The access control system of Gutenberg is strongly coupled to interprocess communication, which is managed by ports. Ports are information channels used to request access to shared objects. Gutenberg will only protect objects which are shared, and provides no ability to protect data local to a process. The guiding protection principle is clearly stated by the authors: “A port connecting a process to the manager of an object exists only if the process has the privilege to access the object with a specific operation.”

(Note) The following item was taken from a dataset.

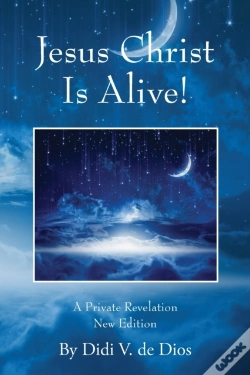 Capa do artigo Jesus Christ Is Alive! A Private Revelation New Edition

One novel aspect of Gutenberg’s handling of capabilities is a capability directory, in which all long-lived capabilities are managed. Processes are not allowed to retain capabilities in any other form. Gutenberg is also unusual in its client-server model of interprocess communication: a port created by a client process links to a server process by referring to a service operation and to a cooperation class with which the operation is associated. This functional addressing technique puts aside the need for process identifiers. Gutenberg ports have other attributes worth summarizing:

• They are typed with regard to the associated operation.

• They are restricted to a single server and a single client.

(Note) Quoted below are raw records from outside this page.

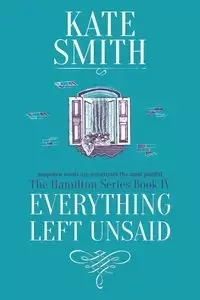 Everything Left Unsaid - Kate Smith
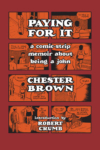 Paying For It – Chester Brown
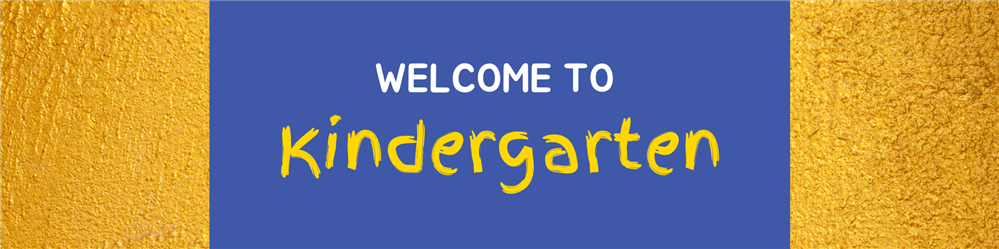 Welcome to Kindergarten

• They may be (permanent) unidirectional channels or (temporary) bidirectional channels.

• They may be used to transfer privileges.

• They are created in the context of privileges and the optional declaration of future privilege revocation.

The authors do a good job of presenting the rationale behind their approach: overhead involved in the checking of privilege transfer and revocation must have minimal impact. The comparison to other, very similar projects (e.g., Hydra and CAL) is made without much detail. However, comparisons to other analogous systems which are dissimilar in approach are not made. Discussions on the Input Tools theory[1] and capability managers[2] are notably absent. (Also of interest to readers will be a reference to Mao and Yeh’s paper introducing communication ports [3].)

Either for the sake of brevity or for the dubious cause of multiple papers, the authors have deferred discussion of cooperation classes. The paper begins with a clear and concise description of Gutenberg objects and primitive operations. Accessing kernel and user-defined objects are orthogonal actions, with parallel semantics. The early discussion leads one to the conclusion that Gutenberg manipulates ports and capabilities by information structures derived from the UNIX file system.

Later discussion, in which privilege transfer and revocation is addressed, does not display the clarity of earlier sections; fundamentally, it suffers from a lack of figures. The paper is redeemed, however; the procedural descriptions of the privilege transfer and privilege revocation mechanisms are engrossing, and the algorithms presented are quite helpful.

In summary, the Gutenberg privilege transfer and revocation mechanisms and their motivation are faithfully presented, and the technical discussion is worthwhile. The paper would be well served by more figures, but in general it succeeds in its purpose. I look forward to reading the next installment.